What happens if I remember ferrets can be pets and I suggest that? well now we need a *new* goal to find which of the cat or ferret you'd prefer.
Note: for most things we don't go to this level of detail b/c we don't need to; like if you have multiple apps to choose from that satisfy all your goals you can just choose one. If you find out a reason it's not good, then you've added a new goal (if you weren't originally mistaken, that is) and can go back to the list of other options.
Note 2: The method and framework I've just used wrt the pet problem is something called yes/no philosophy and has been developed by Elliot Temple over the past ~10+ years. Here are some links:
Argument · Yes or No Philosophy, Curiosity – Rejecting Gradations of Certainty, Curiosity – Critical Rationalism Epistemology Explanations, Curiosity – Critical Preferences and Strong Arguments, Curiosity – Rationally Resolving Conflicts of Ideas, Curiosity – Explaining Popper on Fallible Scientific Knowledge, Curiosity – Yes or No Philosophy Discussion with Andrew Crawshaw
Note 3: During the link-finding exercise I found this: "All ideas are either true or false and should be judged as refuted or non-refuted and not given any other status – see yes no philosophy." (credit: Alan Forrester) I think this is a good way to look at it; *technically and epistemically speaking:* true/false is not a judgement we can make, but refuted/non-refuted *is*. we use refuted/non-refuted as a proxy for false/true when making decisions, because (as fallible beings) we cannot do any better than that.

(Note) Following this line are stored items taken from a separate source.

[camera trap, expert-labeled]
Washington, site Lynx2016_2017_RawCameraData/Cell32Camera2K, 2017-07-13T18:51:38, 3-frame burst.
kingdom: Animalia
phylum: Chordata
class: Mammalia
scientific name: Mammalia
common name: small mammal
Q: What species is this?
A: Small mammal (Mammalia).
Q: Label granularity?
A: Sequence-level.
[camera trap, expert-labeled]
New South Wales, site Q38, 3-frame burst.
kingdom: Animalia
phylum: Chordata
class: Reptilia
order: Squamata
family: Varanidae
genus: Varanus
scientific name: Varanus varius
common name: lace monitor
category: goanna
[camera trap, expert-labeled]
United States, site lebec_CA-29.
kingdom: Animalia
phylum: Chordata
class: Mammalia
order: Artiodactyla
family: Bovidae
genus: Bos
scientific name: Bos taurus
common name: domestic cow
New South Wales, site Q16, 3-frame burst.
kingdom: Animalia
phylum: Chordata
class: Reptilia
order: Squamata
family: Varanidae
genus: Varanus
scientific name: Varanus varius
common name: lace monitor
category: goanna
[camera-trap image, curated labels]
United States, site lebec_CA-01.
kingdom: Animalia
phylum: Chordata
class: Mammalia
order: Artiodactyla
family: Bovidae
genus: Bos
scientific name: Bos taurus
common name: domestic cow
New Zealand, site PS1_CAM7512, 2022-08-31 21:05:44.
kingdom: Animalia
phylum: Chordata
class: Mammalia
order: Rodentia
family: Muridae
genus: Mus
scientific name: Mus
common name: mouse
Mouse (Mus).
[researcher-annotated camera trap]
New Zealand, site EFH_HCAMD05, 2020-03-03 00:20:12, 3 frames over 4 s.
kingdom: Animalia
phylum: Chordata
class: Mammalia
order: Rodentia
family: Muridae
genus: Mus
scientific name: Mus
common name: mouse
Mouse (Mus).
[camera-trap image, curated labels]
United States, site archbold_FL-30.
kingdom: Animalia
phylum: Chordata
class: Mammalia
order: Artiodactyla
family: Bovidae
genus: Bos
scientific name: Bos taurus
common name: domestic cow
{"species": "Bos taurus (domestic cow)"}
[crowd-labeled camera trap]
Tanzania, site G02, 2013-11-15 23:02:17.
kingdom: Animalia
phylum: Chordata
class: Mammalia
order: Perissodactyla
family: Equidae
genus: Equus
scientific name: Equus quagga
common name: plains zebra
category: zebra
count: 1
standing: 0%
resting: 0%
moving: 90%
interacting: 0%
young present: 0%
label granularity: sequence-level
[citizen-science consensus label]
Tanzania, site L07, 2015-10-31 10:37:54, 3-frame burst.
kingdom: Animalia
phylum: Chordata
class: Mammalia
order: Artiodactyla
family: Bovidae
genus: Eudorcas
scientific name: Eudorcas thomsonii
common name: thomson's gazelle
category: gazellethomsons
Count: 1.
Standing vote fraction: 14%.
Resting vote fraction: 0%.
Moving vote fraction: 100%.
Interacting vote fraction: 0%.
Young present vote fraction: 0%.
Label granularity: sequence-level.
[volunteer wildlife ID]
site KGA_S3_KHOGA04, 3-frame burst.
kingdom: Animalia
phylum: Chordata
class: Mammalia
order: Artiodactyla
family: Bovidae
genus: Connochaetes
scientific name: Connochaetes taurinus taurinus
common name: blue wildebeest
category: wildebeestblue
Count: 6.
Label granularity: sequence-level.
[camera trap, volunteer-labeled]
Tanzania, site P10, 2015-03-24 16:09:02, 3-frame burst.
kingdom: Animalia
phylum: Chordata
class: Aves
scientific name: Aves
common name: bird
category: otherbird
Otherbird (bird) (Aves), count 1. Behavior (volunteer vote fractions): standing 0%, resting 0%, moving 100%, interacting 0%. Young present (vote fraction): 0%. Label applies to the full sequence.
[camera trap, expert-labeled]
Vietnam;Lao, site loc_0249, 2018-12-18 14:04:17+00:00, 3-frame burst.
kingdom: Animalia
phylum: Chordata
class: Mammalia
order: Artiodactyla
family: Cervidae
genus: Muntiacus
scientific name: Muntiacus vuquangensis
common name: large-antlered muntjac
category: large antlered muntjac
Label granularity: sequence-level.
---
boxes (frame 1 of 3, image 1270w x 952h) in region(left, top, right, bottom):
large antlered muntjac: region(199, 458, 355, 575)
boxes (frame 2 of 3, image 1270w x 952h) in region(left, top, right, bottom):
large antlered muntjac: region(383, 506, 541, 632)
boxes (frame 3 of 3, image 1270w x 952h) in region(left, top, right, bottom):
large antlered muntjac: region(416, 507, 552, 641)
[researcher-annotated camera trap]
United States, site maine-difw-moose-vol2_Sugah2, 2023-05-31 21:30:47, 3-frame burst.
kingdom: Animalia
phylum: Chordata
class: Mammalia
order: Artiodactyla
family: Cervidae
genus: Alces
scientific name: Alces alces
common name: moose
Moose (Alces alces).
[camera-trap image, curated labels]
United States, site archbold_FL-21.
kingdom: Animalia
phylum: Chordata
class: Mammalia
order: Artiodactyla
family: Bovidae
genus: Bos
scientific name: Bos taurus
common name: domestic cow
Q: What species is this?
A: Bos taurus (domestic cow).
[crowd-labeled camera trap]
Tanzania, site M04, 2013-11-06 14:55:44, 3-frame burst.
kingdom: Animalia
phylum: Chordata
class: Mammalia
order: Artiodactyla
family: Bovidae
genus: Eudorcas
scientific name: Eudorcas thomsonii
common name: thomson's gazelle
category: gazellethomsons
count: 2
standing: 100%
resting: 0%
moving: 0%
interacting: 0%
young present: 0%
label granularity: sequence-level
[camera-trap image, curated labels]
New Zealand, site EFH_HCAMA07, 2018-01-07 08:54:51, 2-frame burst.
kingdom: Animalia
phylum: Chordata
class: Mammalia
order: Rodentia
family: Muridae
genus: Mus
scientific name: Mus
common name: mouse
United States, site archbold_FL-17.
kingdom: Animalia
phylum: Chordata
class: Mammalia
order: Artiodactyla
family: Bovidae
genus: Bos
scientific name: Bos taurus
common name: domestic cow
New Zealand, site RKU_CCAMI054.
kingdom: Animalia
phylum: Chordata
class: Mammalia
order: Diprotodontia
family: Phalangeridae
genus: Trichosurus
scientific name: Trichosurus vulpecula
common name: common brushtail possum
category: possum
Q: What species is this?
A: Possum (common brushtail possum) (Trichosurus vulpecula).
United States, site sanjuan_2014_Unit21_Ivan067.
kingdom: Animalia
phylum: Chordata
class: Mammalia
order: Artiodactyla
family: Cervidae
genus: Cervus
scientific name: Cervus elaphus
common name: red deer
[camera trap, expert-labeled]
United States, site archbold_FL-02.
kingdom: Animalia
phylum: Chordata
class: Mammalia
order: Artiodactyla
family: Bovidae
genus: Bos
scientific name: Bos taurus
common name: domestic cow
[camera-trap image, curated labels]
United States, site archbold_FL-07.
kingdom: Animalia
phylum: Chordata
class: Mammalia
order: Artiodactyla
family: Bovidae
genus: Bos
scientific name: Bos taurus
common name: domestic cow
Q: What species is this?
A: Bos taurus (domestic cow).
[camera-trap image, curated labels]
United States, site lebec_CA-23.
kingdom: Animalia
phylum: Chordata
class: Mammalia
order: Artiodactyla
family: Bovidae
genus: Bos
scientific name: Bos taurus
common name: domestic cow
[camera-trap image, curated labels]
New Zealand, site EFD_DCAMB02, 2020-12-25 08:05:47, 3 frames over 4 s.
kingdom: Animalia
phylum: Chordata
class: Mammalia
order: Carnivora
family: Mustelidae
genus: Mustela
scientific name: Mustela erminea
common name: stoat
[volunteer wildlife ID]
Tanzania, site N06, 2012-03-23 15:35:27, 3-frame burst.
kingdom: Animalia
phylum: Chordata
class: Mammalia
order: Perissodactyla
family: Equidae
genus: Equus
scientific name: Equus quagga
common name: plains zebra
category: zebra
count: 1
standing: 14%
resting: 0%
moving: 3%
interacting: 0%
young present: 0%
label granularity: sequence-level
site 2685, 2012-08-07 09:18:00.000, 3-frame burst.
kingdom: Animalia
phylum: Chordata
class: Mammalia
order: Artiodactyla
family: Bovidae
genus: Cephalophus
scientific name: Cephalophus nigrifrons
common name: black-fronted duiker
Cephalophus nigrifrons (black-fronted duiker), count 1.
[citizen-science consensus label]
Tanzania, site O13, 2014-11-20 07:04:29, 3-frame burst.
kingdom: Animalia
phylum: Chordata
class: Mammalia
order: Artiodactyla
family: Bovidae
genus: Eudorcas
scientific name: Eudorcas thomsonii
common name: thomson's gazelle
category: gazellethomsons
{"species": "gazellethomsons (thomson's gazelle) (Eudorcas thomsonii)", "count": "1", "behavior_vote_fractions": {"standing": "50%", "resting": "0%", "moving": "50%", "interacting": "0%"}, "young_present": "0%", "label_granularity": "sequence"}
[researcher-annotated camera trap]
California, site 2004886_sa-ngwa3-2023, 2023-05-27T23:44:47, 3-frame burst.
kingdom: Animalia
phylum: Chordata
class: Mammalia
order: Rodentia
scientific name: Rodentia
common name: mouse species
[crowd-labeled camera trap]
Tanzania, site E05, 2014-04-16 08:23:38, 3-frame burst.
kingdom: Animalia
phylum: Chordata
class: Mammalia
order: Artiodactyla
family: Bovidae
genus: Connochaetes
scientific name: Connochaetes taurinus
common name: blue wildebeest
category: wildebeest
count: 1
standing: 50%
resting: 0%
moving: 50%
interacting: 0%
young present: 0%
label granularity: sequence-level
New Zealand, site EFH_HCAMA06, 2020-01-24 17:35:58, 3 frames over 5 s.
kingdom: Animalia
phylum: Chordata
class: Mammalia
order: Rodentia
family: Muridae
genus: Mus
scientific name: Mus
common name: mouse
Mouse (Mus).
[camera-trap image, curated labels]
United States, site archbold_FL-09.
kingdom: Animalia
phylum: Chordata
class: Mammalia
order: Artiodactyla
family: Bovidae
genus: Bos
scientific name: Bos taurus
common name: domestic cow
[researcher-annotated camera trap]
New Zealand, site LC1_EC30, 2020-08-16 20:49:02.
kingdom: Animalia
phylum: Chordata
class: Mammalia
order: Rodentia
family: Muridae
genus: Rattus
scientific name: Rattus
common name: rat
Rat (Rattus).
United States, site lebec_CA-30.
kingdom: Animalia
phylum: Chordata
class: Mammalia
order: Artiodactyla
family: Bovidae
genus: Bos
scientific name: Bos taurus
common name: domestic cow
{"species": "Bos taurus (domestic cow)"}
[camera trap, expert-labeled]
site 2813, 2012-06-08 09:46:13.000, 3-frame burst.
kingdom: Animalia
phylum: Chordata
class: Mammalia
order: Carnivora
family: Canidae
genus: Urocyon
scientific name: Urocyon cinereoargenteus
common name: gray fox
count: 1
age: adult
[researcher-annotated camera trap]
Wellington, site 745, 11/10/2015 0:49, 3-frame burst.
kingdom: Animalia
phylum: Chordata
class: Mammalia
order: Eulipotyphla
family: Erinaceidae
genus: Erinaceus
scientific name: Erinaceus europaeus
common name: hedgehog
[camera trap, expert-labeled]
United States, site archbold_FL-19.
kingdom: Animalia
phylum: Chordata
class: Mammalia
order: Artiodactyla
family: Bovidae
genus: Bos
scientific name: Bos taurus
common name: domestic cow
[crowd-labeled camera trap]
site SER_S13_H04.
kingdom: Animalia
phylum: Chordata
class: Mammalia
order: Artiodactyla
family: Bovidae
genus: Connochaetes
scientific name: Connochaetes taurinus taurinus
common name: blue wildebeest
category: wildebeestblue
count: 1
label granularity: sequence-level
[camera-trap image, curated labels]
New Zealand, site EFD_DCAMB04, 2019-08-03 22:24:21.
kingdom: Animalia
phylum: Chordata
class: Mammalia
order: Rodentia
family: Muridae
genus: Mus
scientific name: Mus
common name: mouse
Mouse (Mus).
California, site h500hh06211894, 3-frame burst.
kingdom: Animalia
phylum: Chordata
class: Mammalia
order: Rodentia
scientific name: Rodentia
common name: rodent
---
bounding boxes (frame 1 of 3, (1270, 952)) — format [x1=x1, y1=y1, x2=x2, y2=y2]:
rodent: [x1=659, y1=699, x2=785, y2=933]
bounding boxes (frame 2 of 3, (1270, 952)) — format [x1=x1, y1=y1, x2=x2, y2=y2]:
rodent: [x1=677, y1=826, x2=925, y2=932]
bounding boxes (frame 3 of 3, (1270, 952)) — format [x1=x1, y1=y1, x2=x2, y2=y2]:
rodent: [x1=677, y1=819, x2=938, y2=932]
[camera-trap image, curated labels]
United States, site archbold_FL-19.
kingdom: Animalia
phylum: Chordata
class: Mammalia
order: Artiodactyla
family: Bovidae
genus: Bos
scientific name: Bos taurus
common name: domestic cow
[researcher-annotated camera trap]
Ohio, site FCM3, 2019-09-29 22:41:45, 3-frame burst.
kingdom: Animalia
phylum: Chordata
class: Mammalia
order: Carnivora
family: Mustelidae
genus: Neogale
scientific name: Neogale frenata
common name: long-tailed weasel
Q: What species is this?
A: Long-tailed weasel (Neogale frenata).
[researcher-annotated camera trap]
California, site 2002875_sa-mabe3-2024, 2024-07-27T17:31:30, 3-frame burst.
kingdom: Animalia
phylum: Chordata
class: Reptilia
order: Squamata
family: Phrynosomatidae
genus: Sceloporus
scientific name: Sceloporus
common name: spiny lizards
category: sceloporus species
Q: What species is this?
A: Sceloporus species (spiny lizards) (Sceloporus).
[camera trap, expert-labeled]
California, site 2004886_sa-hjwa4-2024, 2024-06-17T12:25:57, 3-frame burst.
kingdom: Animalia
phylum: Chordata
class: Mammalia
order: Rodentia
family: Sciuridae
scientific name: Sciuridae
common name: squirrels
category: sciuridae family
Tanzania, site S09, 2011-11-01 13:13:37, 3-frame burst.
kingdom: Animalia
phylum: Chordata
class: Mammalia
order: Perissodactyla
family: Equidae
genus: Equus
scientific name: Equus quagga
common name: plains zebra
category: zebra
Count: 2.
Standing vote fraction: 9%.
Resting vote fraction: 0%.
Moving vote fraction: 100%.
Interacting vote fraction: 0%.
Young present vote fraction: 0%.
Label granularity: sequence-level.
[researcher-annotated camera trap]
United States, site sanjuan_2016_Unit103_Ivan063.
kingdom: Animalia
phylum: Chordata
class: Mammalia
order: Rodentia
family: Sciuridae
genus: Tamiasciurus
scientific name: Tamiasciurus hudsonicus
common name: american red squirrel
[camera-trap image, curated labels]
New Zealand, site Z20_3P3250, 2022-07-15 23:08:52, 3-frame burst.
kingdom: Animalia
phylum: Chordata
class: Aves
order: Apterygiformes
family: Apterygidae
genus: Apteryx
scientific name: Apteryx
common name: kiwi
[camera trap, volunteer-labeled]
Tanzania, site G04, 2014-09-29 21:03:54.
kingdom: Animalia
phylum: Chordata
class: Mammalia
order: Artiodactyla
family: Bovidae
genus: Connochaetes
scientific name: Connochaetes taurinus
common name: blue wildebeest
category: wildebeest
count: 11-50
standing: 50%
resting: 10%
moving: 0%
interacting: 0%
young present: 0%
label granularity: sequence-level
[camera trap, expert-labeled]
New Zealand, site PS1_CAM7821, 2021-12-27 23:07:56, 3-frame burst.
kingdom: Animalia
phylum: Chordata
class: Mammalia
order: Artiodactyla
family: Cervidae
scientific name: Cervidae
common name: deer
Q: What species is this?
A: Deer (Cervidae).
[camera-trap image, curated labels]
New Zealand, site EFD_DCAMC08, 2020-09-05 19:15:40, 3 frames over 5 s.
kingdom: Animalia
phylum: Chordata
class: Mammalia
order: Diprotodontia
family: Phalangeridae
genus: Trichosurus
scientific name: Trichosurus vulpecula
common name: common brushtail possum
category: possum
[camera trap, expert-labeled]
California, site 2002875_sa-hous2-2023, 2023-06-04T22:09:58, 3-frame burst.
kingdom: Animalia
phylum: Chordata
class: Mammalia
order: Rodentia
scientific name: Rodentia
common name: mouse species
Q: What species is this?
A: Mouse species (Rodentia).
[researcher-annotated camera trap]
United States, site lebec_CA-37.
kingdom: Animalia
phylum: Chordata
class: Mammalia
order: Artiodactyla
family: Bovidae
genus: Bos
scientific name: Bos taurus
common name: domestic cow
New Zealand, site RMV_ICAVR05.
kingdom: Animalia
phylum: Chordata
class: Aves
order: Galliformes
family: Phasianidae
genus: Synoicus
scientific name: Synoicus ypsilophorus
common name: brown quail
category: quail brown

I'm curious about how a bayesian would tackle that problem. Do you just stop somewhere and say "the cat has a higher probability so we'll go with that?" Do you introduce goals like I did to eliminate options? Is the elimination of those options equivalent to something like: reducing the probability of those options being true to near-zero? (or absolute zero?) Can a bayesian use this method to eliminate options without doing probability stuff? If a bayesian *can*, what if I conjecture that it's possible to *always* do it for *all* problems? If that's the case there would be a way to decisively reach a single answer - so no need for probability. (There's always the edge case there was a mistake somewhere, but I don't think there's a meaningful answer to problems like "P(a mistake in a particular chain of reasoning)" or "P(the impact of a mistake is that the solution we came to changes)" -- note: those P(__) statements are within a well defined context like an exact and particular chain of reasoning/explanation.
So we can make decisions.
Yes you do - you need a theory of expected utility; how to measure it, predict it, manipulate it, etc. You also need a theory of how to use things (b/c my expected utility of amazing tech I don't know how to use is 0). You need to believe these theories are true, otherwise you have no way to calculate a meaningful value for expected utility!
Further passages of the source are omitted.